Lavado de dinero y tráfico de drogas son los delitos que harían que una persona pierda su naturalización costarricense.
Con 42 votos a favor y 0 en contra, la Asamblea Legislativa aprobó en primer debate el expediente 23.800, el cual reforma dos artículos de la Ley de Opciones y Naturalizaciones para anular la naturalización de una persona extranjera cuando se compruebe que tiene o ha tenido una sentencia firme por tráfico de droga o lavado de dinero en el país o en el extranjero.
Esta propuesta había sido igualmente aprobada en primer debate en el mes de marzo; sin embargo, ante la posibilidad de vicios de constitucionalidad, los diputados decidieron iniciar nuevamente con el trámite legislativo.
El diputado del Frente Amplio (FA), Jonathan Acuña, celebró que se modificara el texto anterior que estipulaba que se anularía la naturalización de una persona por el simple hecho de tener o haber tenido un proceso penal.
Según Acuña, en el documento aprobado sí se respeta el principio de inocencia.
«En el texto base de este proyecto de ley la reforma se aplicaba, además de en otra norma, se aplicaba bajo la figura de nulidad de pleno derecho que establece el artículo 18 de la Ley 1.155, agregando un par de párrafos que indicaban que esa nulidad de pleno derecho aplicaría el mismo procedimiento cuando se comprobase que un extranjero naturalizado tiene o ha tenido procesos penales por tráfico de drogas o lavado de dinero, ya sea en Costa Rica o en el extranjero.

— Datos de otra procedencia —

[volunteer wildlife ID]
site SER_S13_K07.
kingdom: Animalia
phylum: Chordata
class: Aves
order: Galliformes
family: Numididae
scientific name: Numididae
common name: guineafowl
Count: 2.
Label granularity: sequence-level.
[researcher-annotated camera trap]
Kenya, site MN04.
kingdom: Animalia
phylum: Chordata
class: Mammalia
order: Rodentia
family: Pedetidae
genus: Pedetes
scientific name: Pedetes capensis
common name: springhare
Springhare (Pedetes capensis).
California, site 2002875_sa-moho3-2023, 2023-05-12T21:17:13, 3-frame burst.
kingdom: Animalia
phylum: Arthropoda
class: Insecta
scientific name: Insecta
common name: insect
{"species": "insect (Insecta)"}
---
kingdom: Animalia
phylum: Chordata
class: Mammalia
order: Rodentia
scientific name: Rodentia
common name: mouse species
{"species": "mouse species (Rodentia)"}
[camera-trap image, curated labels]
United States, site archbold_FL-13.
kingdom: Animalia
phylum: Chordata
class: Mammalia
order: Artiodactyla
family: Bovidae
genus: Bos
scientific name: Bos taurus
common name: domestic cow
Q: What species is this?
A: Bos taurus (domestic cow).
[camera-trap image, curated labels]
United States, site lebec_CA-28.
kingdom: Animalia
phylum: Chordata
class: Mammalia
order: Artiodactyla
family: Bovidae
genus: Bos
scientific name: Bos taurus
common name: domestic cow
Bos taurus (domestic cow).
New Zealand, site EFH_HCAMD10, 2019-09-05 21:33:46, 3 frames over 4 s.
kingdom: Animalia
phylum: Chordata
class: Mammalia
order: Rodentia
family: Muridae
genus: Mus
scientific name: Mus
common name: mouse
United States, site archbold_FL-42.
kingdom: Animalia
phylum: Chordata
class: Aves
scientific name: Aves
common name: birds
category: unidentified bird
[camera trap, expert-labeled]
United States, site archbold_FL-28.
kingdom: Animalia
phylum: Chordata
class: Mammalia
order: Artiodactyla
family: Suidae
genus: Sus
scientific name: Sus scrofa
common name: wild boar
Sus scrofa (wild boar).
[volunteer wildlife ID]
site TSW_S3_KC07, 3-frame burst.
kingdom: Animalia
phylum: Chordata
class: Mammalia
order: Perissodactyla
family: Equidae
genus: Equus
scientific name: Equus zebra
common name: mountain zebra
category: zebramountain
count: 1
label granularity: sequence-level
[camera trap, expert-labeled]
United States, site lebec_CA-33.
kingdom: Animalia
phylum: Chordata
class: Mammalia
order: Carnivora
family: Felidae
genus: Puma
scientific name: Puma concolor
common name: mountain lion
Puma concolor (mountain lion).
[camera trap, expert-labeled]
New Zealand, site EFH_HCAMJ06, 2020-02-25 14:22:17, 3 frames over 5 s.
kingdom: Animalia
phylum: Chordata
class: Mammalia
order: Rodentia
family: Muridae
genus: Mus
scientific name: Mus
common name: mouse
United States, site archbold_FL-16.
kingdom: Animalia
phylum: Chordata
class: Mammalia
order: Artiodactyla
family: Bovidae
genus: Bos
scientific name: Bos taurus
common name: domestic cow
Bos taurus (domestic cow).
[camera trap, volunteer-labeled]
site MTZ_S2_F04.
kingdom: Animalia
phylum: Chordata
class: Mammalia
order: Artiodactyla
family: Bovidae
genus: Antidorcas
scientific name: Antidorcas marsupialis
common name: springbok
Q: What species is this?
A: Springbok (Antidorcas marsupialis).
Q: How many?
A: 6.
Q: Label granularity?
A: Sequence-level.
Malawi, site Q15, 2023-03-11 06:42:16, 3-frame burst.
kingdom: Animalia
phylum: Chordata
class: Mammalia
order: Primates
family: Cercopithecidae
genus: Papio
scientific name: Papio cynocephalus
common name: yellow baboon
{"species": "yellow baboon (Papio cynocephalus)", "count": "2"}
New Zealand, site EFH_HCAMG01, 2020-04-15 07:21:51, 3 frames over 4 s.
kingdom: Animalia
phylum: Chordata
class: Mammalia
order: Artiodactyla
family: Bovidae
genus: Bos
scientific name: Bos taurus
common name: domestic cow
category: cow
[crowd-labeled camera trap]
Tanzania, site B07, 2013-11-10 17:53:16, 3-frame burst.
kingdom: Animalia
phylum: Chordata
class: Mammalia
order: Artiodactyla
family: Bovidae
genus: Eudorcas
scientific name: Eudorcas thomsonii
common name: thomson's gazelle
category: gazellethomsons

La discusión que se fue dando en el transcurso del procedimiento legislativo, yo cuento de un elemento central y es que esa redacción inicial tenía un grave problema y es que partió de que la existencia del mero proceso por un caso como estos era equivalente a la existencia de una sentencia en firme y no son lo mismo. Esta redacción del texto habría llevado a la situación profundamente injusta de que una persona no condenada, sin sentencia, únicamente por tener o haber tenido procesos penales, no sentencias en firme, habría perdido de pleno derecho, se le habría aplicado la nulidad de su naturalización», detalló Acuña.
La también legisladora frenteamplista, Priscilla Vindas, explicó las excepciones para la aplicación de esta medida a las cuales no se les anularía la naturalización.
«Yo sí quiero hacer la salvedad acá que inclusive se hicieron cambios importantes en este proyecto de ley, que se contemplan situaciones inclusive de vulnerabilidad, como lo son personas que son apátridas o personas que están buscando o están solicitantes de refugio. Hay que hacer las distinciones del caso, inclusive personas que son acusadas de manera injuriosa para manchar su nombre y para dificultar el tránsito de esta persona en busca de refugio. Yo sí creo que las salvedades que se han realizado en este proyecto de ley son importantes de señalar y de rescatar porque hay, como dicen, casos de casos», afirmó la frenteamplista.
Finalmente, la diputada independiente, Gloria Navas, destacó la labor de la mesa de trabajo integrada por representantes de los tres poderes de la República para la elaboración y aprobación de este y otros proyectos de ley en materia de seguridad.
«Esa mesa de trabajo logró mucho avance en proyectos, no solo propuestos por el Poder Ejecutivo, sino también por otras partes y que se tramitan en la Comisión de Seguridad y Narcotráfico. Todo lo que salió de esa mesa fue responsablemente revisado, estudiado y las decisiones lo fueron atendiendo al marco jurídico costarricense y a los principios básicos, tanto del Derecho Procesal Penal, del Derecho Penal y desde luego, de la Constitución Política y Derecho Fundamental, a través de la misma jurisprudencia de la Comisión de la Corte Interamericana de Derechos Humanos», aseguró Navas.